AIM OF THE EXERCISE: Below is a block of data; give all of it again word for word.

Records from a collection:
* * * *
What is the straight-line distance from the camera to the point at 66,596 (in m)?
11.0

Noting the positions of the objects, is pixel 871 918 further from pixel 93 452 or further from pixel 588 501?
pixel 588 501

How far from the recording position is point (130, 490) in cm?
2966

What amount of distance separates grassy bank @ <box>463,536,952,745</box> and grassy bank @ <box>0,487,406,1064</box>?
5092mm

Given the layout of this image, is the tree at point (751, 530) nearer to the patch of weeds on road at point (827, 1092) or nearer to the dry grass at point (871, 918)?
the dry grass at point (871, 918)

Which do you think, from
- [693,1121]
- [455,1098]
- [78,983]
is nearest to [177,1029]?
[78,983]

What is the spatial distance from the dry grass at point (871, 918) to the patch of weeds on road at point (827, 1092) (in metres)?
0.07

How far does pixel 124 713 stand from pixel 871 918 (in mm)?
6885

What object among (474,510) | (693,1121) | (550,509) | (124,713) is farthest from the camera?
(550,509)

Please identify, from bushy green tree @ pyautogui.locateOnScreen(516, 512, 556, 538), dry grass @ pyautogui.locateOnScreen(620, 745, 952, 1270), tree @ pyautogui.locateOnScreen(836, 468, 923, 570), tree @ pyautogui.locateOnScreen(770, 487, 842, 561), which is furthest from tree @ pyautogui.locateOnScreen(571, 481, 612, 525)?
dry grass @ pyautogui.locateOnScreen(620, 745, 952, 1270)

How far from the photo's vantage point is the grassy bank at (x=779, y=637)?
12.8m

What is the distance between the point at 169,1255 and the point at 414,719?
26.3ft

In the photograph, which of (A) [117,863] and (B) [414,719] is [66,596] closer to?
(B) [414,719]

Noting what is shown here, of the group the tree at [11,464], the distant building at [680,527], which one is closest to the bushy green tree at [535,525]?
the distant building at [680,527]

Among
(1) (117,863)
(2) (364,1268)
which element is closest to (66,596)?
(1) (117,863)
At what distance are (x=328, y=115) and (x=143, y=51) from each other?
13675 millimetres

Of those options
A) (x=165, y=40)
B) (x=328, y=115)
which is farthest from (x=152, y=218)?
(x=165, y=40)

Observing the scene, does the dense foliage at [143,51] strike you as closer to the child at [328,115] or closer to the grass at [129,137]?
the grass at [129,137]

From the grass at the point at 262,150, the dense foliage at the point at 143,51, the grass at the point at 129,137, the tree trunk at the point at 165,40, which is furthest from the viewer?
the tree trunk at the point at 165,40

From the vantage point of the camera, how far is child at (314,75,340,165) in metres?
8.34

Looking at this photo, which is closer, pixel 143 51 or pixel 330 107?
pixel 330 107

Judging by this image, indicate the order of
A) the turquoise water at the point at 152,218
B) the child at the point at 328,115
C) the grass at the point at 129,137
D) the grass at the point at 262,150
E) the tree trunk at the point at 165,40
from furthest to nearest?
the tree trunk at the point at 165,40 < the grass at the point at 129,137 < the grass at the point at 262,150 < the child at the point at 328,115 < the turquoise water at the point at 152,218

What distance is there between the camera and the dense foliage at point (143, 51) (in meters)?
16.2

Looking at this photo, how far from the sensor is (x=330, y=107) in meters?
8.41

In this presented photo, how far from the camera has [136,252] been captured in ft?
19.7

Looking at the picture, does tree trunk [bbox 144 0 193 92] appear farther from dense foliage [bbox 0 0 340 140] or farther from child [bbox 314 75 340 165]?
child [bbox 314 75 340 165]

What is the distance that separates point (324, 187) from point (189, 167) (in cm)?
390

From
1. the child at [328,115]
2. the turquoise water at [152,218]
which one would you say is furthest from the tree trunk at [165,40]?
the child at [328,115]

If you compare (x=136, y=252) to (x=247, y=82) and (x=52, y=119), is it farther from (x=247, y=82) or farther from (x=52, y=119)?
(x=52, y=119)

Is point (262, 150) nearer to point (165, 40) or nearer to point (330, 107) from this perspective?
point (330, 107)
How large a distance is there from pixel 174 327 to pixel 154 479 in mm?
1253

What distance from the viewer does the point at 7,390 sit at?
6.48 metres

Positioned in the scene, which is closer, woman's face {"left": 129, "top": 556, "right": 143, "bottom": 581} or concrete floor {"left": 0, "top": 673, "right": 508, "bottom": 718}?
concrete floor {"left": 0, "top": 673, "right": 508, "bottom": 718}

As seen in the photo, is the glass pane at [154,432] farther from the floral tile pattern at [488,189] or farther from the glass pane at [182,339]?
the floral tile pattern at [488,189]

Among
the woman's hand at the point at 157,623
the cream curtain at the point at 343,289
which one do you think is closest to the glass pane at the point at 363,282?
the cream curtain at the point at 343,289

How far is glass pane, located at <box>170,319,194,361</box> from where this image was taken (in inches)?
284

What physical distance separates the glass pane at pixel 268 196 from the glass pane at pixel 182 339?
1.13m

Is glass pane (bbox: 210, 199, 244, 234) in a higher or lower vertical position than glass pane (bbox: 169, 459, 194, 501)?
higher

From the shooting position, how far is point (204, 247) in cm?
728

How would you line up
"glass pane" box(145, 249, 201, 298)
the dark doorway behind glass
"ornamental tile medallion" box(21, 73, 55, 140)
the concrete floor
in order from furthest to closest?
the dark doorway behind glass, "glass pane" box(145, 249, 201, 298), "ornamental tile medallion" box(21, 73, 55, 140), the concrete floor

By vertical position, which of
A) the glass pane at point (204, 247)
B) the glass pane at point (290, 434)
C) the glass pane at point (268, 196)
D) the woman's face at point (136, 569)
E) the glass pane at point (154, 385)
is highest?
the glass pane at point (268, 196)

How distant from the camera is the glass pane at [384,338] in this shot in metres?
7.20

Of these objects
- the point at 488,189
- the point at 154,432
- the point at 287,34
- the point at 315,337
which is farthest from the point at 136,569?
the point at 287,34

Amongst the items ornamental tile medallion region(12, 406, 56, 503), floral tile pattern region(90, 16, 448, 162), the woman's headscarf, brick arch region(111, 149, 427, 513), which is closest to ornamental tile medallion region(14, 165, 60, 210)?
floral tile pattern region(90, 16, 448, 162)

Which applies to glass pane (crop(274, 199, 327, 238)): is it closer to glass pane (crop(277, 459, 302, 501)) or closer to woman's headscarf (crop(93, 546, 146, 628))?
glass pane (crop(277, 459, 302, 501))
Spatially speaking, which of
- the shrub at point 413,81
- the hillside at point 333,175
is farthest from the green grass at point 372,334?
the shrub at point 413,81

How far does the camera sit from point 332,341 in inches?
* * * *
FINISHED TASK:
What is the straight-line distance from the camera to the point at 66,596 (in m)?
11.0

Noting the positions of the objects, is pixel 871 918 further from pixel 93 452 or further from pixel 588 501?
pixel 588 501

How far from the recording position is point (130, 490) in cm?
2966

What amount of distance separates grassy bank @ <box>463,536,952,745</box> and grassy bank @ <box>0,487,406,1064</box>?
5092mm

Given the layout of this image, is the tree at point (751, 530) nearer to the patch of weeds on road at point (827, 1092) or nearer to the dry grass at point (871, 918)?
the dry grass at point (871, 918)

Which do you think, from
- [693,1121]
- [455,1098]
- [78,983]
is nearest to [177,1029]?
[78,983]

What is the spatial distance from the dry grass at point (871, 918) to the patch of weeds on road at point (827, 1092) (in metres)?
0.07

How far does pixel 124 713 stand from pixel 871 918 (in mm)?
6885

What object among (474,510) | (693,1121) | (550,509) | (124,713) is farthest from the camera?
(550,509)

Please identify, from bushy green tree @ pyautogui.locateOnScreen(516, 512, 556, 538), dry grass @ pyautogui.locateOnScreen(620, 745, 952, 1270), tree @ pyautogui.locateOnScreen(836, 468, 923, 570), tree @ pyautogui.locateOnScreen(770, 487, 842, 561), which is furthest from tree @ pyautogui.locateOnScreen(571, 481, 612, 525)?
dry grass @ pyautogui.locateOnScreen(620, 745, 952, 1270)

How far from the photo's vantage point is the grassy bank at (x=779, y=637)?
12.8m

What is the distance between the point at 169,1255 and the point at 414,719?
26.3ft

In the photograph, which of (A) [117,863] and (B) [414,719] is [66,596] closer to?
(B) [414,719]

Noting what is shown here, of the group the tree at [11,464], the distant building at [680,527], which one is closest to the bushy green tree at [535,525]?
the distant building at [680,527]

Among
(1) (117,863)
(2) (364,1268)
which element is closest to (66,596)?
(1) (117,863)
At what distance are (x=328, y=115) and (x=143, y=51) from each other?
13675 millimetres

Of those options
A) (x=165, y=40)
B) (x=328, y=115)
which is farthest from (x=152, y=218)?
(x=165, y=40)

Observing the scene, does the dense foliage at [143,51] strike you as closer to the child at [328,115] or closer to the grass at [129,137]?
the grass at [129,137]

From the grass at the point at 262,150, the dense foliage at the point at 143,51, the grass at the point at 129,137, the tree trunk at the point at 165,40, which is furthest from the viewer?
the tree trunk at the point at 165,40

From the vantage point of the camera, how far is child at (314,75,340,165) in metres?
8.34

Looking at this photo, which is closer, pixel 143 51 or pixel 330 107?
pixel 330 107

Judging by this image, indicate the order of
A) the turquoise water at the point at 152,218
B) the child at the point at 328,115
C) the grass at the point at 129,137
D) the grass at the point at 262,150
E) the tree trunk at the point at 165,40
from furthest to nearest?
the tree trunk at the point at 165,40 < the grass at the point at 129,137 < the grass at the point at 262,150 < the child at the point at 328,115 < the turquoise water at the point at 152,218

What distance is there between the camera and the dense foliage at point (143, 51) (in meters)?
16.2

Looking at this photo, how far from the sensor is (x=330, y=107) in meters?
8.41

In this presented photo, how far from the camera has [136,252] been captured in ft?
19.7

Looking at the picture, does tree trunk [bbox 144 0 193 92] appear farther from dense foliage [bbox 0 0 340 140] or farther from child [bbox 314 75 340 165]?
child [bbox 314 75 340 165]

What is the distance that separates point (324, 187) from point (189, 167) (in cm)?
390

From
1. the child at [328,115]
2. the turquoise water at [152,218]
which one would you say is furthest from the tree trunk at [165,40]?
the child at [328,115]

If you compare (x=136, y=252) to (x=247, y=82) and (x=52, y=119), is it farther from (x=247, y=82) or farther from (x=52, y=119)?
(x=52, y=119)

Is point (262, 150) nearer to point (165, 40) or nearer to point (330, 107) from this perspective?
point (330, 107)
How large a distance is there from pixel 174 327 to pixel 154 479 in mm?
1253

What distance from the viewer does the point at 7,390 sit at?
6.48 metres

Positioned in the scene, which is closer, woman's face {"left": 129, "top": 556, "right": 143, "bottom": 581} or concrete floor {"left": 0, "top": 673, "right": 508, "bottom": 718}?
concrete floor {"left": 0, "top": 673, "right": 508, "bottom": 718}

As seen in the photo, is the glass pane at [154,432] farther from the floral tile pattern at [488,189] or farther from the glass pane at [182,339]?
the floral tile pattern at [488,189]

Among
the woman's hand at the point at 157,623
the cream curtain at the point at 343,289
which one do you think is closest to the glass pane at the point at 363,282?
the cream curtain at the point at 343,289

How far is glass pane, located at <box>170,319,194,361</box> from where this image was taken (in inches)?
284

What physical distance separates the glass pane at pixel 268 196 from the glass pane at pixel 182 339?
1.13m

Is glass pane (bbox: 210, 199, 244, 234) in a higher or lower vertical position than glass pane (bbox: 169, 459, 194, 501)?
higher

From the shooting position, how far is point (204, 247) in cm?
728

How would you line up
"glass pane" box(145, 249, 201, 298)
the dark doorway behind glass
"ornamental tile medallion" box(21, 73, 55, 140)
the concrete floor
in order from furthest to closest?
the dark doorway behind glass, "glass pane" box(145, 249, 201, 298), "ornamental tile medallion" box(21, 73, 55, 140), the concrete floor

By vertical position, which of
A) the glass pane at point (204, 247)
B) the glass pane at point (290, 434)
C) the glass pane at point (268, 196)
D) the woman's face at point (136, 569)
E) the glass pane at point (154, 385)
is highest?
the glass pane at point (268, 196)

How distant from the camera is the glass pane at [384,338] in this shot in metres?
7.20

Of these objects
- the point at 488,189
- the point at 154,432
- the point at 287,34
- the point at 315,337
which is farthest from the point at 136,569?
the point at 287,34

Amongst the items ornamental tile medallion region(12, 406, 56, 503), floral tile pattern region(90, 16, 448, 162), the woman's headscarf, brick arch region(111, 149, 427, 513), which is closest to ornamental tile medallion region(14, 165, 60, 210)?
floral tile pattern region(90, 16, 448, 162)

Which applies to glass pane (crop(274, 199, 327, 238)): is it closer to glass pane (crop(277, 459, 302, 501)) or closer to woman's headscarf (crop(93, 546, 146, 628))?
glass pane (crop(277, 459, 302, 501))
Spatially speaking, which of
- the shrub at point 413,81
- the hillside at point 333,175
is farthest from the green grass at point 372,334?
the shrub at point 413,81

How far does the camera sit from point 332,341 in inches?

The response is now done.